见有人等着自己,从致不意外,答道:“天冷了怎不在屋内等呀,秀姨!”
那向来害羞的女子,轻摇首,赶紧说明来意:“我没关系的。姑娘,大爷有事请您今夜来院里一聚。”
“此时?”
“嗯!”
秀姨说:“大爷说一定要请您过去。不然他会亲自过来。”她甚少见大爷如此坚持和坚决,也不敢耽误,只能上门请人。
郁青从门内走出,与从致对视一眼,交换了只有她俩才懂的信息。她水眸一转,回道:“我明白,你别担心。现在就过去。”
一旁的阿阳担心地道:“我随姑娘一块去吧!”
“哈哈……”
从致笑道:“你以为大爷是要杀人灭口,还是会将我咋地。在自家院里能有什么事情。今日够折腾了。你先回去休息吧,我去一去就回,总不会忘了回院的路。”
阿阳转了转眸,点头同意。
夜,还在黑暗中徘徊。
秀姨一脸感谢地在前方提着灯笼带路,从致在后,踩着深深浅浅的雪路。她忽地开腔问:“大爷今日是不是来了客人?”

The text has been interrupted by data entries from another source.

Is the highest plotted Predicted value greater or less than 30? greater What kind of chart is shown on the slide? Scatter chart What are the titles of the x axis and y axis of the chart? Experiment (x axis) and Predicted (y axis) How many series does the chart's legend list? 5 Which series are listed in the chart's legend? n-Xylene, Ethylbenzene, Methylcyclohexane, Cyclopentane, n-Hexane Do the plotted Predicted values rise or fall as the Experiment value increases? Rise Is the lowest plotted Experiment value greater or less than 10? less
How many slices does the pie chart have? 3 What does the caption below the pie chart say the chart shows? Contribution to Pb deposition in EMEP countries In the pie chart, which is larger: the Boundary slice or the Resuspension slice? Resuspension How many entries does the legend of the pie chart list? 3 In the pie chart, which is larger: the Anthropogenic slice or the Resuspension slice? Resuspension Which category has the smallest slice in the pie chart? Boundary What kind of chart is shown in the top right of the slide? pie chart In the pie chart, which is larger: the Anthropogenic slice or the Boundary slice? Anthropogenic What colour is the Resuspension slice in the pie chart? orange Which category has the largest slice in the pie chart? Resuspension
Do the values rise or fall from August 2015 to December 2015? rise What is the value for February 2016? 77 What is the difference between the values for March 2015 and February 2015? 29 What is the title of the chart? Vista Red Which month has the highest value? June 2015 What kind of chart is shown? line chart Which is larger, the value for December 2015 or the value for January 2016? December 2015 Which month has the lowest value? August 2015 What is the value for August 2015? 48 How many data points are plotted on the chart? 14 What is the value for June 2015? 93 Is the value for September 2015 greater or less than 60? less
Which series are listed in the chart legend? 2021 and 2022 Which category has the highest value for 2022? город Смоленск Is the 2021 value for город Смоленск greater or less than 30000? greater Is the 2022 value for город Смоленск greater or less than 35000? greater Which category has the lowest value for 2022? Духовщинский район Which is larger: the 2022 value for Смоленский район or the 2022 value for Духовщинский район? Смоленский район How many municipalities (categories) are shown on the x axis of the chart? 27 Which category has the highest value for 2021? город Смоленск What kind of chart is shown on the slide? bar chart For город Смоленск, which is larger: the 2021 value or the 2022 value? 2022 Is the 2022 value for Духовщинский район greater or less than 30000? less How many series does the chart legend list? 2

前方的秀姨“咦”了一声,惊讶道:“五姑娘怎么知晓?”
听闻她傍晚时分离府外出。
“呵呵……”
从致笑答:“我只是猜的。肯定是那些叔伯说什么诨话气大爷吧!这会才想找我过去聊聊。”
估计是瞒不住了。
从致心想:也好,时候也到了。这盘棋一下,她并没有想过能瞒住所有人。只是大家都被表相所迷,以至于摸不清方向。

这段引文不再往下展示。